E. Kürsat: Der Verwestlichungsprozeß des Osmanischen Reiches

Cover
Titel
Der Verwestlichungsprozeß des Osmanischen Reiches im 18. und 19. Jahrhundert. Zur Komplementarität von Staatenbildungs- und Intellektualisierungsprozessen


Autor(en)
Kürsat, Elcin
Reihe
ZwischenWelten: Theorien, Prozesse und Migrationen 7.1 & 7.2
Anzahl Seiten
Band 7.1: 540 S; Band 7.2: 666 S.
Preis
Rezensiert für H-Soz-Kult von
Hans-Lukas Kieser, Universität Zürich Email:

In der materialreichen Habilitationsschrift der Soziologin Elcin Kürsat interessiert, um es vorweg zu sagen, vor allem die innovative Analyse der osmanischen Eliten im 19. Jahrhundert. Kürsat arbeitet einen grundlegenden, in vielen Islamismusdebatten unerkannt gebliebenen Befund heraus: die Geburt des Islamismus, als massenmediale Ideologie, im spätosmanischen Kontext. In den Jungosmanen erkennt sie die „erste Gruppe von Ideologie schaffenden und auf Massenverbreitung und -mobilisierung zielenden Intellektuellen im Osmanischen Reich“ (I, S. 20). Ihr zweibändiges Werk handelt von Interaktion in doppelter Hinsicht: „Verwestlichung“ im Hinblick auf das Verhältnis von Okzident und osmanischer Welt sowie „Komplementarität“, was das Interagieren von politischer und intellektueller Geschichte bei osmanisch-muslimischen Eliten angeht. Sie beruft sich auf den zivilisationstheoretischen Ansatz und die Prozess-Soziologie von Norbert Elias und erhebt den Anspruch, „als erste die Interdependenz zwischen Staatenbildungs- und Intellektualisierungsprozessen am Beispiel des Osmanischen Reiches aufzuzeigen“ (I, S. 19).
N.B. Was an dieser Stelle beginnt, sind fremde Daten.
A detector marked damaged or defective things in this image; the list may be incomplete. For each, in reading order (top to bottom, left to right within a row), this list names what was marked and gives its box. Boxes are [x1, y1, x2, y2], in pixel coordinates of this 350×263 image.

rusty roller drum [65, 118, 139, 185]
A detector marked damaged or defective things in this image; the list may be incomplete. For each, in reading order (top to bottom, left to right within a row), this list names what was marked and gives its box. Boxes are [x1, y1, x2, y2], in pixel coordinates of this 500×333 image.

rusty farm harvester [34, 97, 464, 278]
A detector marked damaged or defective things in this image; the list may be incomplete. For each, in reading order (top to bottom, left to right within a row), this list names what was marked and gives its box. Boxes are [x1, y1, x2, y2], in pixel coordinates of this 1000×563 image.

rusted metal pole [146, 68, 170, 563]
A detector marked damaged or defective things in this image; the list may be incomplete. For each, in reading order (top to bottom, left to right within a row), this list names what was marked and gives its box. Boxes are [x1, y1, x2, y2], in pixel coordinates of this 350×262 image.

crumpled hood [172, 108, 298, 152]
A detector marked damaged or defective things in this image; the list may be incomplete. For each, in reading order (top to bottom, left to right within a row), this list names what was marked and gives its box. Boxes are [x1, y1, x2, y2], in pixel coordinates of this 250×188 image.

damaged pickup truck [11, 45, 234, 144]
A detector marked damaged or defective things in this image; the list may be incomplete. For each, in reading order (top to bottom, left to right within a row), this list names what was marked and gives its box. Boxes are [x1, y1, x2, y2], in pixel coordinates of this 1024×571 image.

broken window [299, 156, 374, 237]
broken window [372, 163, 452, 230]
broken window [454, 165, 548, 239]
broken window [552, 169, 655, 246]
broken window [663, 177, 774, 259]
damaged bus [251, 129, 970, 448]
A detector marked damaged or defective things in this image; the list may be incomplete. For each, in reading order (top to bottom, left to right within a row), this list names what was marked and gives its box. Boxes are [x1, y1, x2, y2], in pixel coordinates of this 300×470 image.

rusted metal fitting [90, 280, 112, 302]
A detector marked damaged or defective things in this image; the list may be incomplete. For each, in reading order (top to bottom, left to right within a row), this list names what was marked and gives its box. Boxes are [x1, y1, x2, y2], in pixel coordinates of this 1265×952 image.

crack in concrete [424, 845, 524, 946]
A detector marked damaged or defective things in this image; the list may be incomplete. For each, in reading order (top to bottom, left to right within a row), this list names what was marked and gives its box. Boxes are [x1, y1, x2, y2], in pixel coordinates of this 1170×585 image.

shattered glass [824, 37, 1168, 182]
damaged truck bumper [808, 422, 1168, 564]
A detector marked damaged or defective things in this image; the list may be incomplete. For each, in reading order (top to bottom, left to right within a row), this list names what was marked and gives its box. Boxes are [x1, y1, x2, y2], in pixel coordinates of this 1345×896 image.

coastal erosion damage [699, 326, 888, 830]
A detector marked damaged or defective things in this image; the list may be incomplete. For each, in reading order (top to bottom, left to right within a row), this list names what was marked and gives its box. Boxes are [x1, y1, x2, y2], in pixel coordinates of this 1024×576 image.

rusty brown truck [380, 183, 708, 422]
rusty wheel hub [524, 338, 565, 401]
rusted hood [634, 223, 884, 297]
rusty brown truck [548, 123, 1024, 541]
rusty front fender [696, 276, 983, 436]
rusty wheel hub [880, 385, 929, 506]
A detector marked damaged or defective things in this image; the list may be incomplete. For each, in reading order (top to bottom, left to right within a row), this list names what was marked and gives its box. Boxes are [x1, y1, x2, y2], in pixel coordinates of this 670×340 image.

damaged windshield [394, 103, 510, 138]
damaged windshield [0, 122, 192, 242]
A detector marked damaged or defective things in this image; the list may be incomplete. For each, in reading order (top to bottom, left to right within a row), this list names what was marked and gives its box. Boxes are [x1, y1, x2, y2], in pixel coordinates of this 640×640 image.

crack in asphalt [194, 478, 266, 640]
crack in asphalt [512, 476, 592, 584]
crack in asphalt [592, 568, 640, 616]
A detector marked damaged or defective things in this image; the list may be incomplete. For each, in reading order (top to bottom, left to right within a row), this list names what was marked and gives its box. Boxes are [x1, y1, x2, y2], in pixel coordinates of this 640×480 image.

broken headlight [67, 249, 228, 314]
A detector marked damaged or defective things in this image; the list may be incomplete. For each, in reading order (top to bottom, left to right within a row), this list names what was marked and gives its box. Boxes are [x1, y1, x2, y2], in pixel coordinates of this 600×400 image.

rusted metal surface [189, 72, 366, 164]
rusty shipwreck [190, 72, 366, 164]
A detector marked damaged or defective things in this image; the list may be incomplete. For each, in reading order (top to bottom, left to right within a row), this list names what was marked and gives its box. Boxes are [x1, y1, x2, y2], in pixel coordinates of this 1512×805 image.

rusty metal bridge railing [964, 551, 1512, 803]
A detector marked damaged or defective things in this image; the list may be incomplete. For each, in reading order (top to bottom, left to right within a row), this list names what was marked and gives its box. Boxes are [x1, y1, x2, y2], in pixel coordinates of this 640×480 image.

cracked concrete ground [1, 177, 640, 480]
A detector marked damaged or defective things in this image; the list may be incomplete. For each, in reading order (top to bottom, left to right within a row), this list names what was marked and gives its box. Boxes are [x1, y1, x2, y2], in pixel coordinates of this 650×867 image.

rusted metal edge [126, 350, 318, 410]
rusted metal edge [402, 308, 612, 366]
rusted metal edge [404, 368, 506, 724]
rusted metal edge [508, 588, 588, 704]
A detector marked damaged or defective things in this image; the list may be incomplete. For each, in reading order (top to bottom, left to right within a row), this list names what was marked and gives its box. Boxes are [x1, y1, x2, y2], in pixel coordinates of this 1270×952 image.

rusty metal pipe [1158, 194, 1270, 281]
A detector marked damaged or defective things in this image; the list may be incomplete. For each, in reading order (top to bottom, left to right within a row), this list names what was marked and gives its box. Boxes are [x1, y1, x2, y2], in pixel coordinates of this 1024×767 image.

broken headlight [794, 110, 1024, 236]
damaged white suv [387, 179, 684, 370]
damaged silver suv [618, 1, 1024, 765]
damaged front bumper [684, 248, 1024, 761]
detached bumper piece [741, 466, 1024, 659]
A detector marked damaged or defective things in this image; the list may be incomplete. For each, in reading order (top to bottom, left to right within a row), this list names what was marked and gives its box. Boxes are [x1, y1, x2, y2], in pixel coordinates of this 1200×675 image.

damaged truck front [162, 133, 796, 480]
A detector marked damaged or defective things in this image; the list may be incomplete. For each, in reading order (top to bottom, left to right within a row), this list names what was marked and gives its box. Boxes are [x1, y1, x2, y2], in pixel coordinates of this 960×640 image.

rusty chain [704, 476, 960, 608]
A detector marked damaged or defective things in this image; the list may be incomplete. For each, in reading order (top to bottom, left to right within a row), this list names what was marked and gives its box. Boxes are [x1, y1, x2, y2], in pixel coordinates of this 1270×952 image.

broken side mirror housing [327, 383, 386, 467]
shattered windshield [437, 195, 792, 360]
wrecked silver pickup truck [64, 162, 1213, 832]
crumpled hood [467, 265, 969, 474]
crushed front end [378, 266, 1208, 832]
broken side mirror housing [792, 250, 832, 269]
Kürsats Werk ist in fünf Teile aufgeteilt. Der erste Teil setzt sich mit dem „Erbe der islamischen politischen Ideengeschichte in den Herrschaft- und Gesellschaftskonzepten des Osmanischen Reiches“ auseinander. Eine gewisse Defizitperspektive prägt ihre Auseinandersetzung mit dem vorneuzeitlichen islamischen Erbe, das sonst oft – bei den Jungosmanen wie in der Orientalistik – idealisiert wird. Der zweite Teil befasst sich mit der «innergesellschaftlichen Machtfiguration» und mit Reformbestrebungen. Er thematisiert staatliche und gesellschaftliche Entwicklungen noch vor der eigentlichen osmanischen Reformzeit im 19. Jahrhundert. Auch hier überwiegt ein kritischer Unterton. „Narzisstische Kränkung“ (der osmanischen Elite) ist ein Schlüsselbegriff in Kürsats Analyse: Verwestlichung, die unumgängliche Übernahme abendländischer Errungenschaften, war vom 18. Jahrhundert an ein schmerzlicher Prozess – im Gegensatz zur souveränen Integration „fremder Elemente“ während des osmanischen Aufstiegs oder zur Zeit der Abbasiden.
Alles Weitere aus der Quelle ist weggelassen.